Picture-based spatial questions
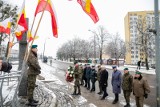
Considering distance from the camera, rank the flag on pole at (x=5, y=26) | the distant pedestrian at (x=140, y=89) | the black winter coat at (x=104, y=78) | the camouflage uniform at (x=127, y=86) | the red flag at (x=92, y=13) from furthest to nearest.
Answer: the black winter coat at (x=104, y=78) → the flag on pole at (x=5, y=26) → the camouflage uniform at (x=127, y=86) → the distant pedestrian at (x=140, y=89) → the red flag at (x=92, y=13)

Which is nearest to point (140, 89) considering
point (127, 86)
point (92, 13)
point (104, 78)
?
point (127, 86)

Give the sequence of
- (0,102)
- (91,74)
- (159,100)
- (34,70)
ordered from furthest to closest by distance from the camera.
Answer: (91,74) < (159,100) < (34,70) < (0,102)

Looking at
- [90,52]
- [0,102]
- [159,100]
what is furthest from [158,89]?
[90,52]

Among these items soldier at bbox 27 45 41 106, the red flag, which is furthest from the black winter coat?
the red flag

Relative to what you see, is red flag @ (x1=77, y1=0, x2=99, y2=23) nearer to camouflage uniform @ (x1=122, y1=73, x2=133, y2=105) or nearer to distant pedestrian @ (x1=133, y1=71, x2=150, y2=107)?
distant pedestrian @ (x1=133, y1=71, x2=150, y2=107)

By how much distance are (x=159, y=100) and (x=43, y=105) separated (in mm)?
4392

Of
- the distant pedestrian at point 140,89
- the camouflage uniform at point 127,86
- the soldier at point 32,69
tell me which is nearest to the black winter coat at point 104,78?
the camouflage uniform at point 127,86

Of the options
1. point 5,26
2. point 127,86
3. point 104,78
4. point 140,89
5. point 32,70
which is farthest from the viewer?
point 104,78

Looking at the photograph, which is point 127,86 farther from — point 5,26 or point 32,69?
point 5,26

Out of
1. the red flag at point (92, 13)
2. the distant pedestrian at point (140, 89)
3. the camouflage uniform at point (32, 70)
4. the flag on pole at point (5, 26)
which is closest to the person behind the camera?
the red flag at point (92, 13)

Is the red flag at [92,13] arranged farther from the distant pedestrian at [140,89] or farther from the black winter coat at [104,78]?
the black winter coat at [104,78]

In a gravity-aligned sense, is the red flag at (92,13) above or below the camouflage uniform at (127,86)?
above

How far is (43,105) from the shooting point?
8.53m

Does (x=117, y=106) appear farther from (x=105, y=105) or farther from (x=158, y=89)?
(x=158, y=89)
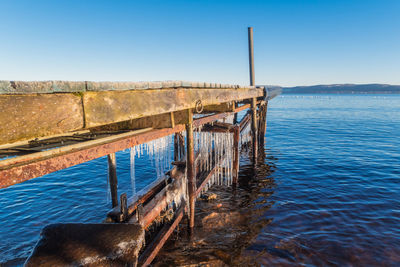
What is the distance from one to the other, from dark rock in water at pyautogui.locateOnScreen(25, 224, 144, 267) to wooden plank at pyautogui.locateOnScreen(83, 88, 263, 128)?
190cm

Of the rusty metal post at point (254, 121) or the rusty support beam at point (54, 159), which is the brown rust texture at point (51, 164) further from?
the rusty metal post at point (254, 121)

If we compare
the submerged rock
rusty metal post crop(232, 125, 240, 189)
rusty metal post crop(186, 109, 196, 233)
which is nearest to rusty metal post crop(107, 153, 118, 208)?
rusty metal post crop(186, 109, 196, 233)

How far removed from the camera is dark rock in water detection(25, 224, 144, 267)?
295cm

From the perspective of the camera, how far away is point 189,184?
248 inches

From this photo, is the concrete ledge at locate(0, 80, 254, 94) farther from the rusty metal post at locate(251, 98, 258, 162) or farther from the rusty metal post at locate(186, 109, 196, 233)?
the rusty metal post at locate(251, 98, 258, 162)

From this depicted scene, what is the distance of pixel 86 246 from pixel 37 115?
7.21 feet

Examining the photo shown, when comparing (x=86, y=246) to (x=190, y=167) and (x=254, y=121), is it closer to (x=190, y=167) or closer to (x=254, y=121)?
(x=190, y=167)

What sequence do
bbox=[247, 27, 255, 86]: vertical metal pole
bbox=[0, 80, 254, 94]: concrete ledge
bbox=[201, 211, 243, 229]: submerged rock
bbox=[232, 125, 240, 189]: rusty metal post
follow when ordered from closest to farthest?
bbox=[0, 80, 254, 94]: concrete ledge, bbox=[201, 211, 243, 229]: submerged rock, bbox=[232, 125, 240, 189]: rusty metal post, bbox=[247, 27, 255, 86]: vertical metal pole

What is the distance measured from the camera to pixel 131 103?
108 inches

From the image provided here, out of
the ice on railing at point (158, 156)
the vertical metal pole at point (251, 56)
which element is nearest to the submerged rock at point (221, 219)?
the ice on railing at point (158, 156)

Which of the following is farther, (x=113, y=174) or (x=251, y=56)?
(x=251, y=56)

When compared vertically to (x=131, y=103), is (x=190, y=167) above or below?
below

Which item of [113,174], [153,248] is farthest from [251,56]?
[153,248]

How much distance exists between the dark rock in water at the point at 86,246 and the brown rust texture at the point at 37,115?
...
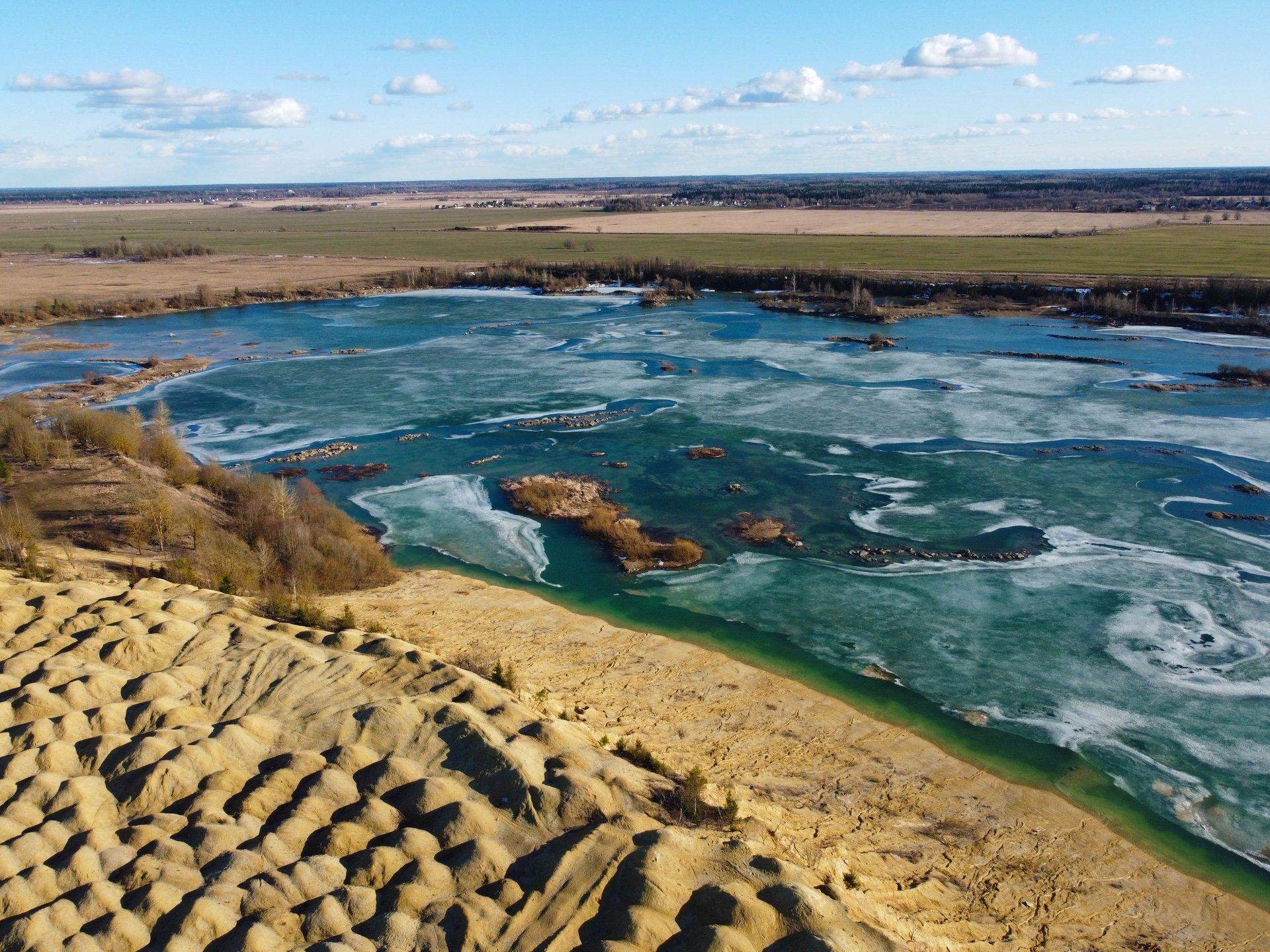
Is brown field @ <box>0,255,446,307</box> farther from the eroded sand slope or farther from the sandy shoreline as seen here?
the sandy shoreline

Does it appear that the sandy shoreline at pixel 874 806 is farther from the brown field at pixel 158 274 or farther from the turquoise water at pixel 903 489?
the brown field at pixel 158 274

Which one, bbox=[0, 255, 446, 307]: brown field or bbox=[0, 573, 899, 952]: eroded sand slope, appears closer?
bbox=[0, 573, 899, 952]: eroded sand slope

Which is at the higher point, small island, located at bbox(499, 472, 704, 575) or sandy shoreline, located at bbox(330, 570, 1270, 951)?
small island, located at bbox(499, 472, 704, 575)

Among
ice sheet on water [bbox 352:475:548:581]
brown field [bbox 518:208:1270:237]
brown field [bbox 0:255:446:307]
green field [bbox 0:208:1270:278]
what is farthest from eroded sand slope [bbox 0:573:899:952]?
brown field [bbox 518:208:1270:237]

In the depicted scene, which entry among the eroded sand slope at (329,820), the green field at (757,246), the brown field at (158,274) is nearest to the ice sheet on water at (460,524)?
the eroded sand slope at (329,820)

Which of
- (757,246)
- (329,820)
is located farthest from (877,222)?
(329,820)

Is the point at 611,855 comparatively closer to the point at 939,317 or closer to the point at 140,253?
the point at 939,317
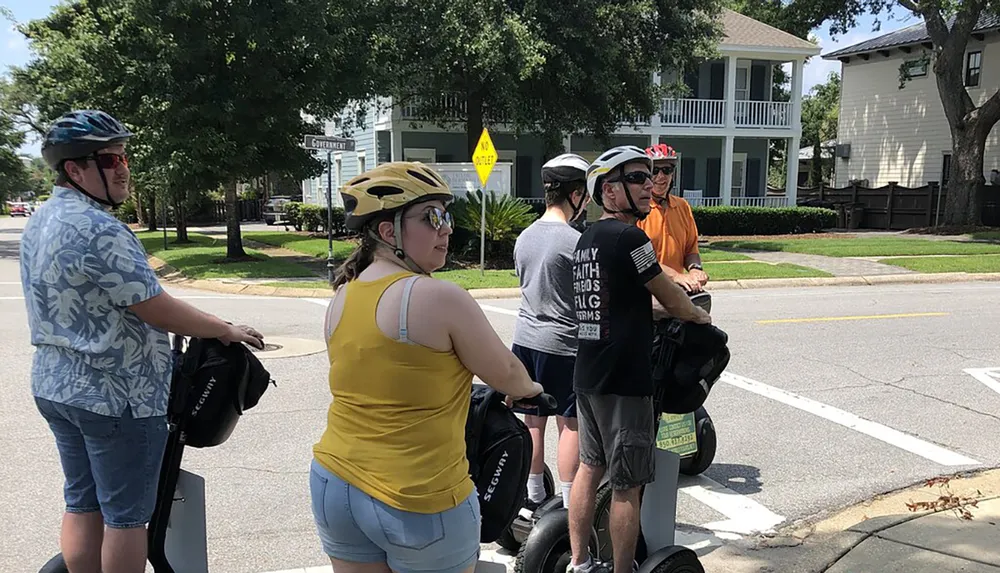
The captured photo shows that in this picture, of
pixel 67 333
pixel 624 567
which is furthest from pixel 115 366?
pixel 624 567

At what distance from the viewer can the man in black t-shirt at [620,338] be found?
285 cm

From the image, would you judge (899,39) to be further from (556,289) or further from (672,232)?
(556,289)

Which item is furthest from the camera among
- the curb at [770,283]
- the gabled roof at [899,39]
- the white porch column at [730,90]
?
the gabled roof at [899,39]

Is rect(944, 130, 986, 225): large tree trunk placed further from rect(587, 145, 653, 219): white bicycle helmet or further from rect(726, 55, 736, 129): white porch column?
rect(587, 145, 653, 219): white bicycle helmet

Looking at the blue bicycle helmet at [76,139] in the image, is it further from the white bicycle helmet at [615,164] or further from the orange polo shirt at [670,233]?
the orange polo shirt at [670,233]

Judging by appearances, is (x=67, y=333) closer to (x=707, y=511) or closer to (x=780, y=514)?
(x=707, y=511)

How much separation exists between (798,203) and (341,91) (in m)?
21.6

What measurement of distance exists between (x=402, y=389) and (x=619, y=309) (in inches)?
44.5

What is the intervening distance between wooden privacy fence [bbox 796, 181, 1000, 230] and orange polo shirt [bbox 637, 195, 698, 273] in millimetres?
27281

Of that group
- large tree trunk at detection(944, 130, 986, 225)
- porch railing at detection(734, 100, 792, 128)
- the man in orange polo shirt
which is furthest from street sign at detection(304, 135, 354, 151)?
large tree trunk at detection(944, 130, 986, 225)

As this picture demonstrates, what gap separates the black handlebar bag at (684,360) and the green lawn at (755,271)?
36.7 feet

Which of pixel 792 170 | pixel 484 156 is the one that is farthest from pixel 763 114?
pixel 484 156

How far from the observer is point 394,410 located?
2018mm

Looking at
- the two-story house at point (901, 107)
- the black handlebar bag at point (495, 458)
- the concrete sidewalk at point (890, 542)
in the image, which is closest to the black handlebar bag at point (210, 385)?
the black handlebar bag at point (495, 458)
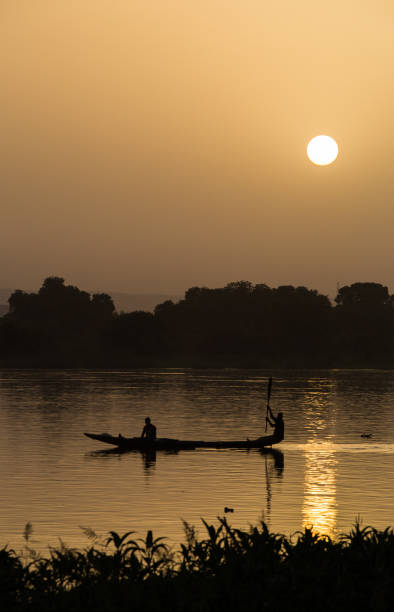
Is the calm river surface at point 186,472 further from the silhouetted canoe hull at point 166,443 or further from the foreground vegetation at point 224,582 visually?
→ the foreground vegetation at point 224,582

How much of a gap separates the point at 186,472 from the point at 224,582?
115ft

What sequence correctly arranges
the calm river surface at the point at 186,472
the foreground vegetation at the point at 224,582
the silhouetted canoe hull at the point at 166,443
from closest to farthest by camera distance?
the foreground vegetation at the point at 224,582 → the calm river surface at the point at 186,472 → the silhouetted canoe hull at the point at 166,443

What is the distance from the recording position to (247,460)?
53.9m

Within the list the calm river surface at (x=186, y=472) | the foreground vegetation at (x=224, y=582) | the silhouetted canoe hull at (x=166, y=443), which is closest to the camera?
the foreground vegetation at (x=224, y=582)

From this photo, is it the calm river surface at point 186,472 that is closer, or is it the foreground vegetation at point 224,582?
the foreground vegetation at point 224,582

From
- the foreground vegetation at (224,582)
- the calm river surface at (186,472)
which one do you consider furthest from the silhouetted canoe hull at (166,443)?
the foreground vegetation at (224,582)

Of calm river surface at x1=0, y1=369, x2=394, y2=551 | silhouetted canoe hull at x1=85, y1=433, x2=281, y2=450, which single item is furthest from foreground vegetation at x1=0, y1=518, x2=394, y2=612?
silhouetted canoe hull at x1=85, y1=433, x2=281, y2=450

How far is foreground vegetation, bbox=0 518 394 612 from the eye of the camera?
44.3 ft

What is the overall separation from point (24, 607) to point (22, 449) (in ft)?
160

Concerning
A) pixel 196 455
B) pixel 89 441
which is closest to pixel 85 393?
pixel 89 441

= Instruction =
Select every row above that contains the word "island" and copy each of those lines in full.

= Expected output =
Which is at the higher point, small island, located at bbox(499, 472, 704, 575) or sandy shoreline, located at bbox(330, 570, 1270, 951)?
small island, located at bbox(499, 472, 704, 575)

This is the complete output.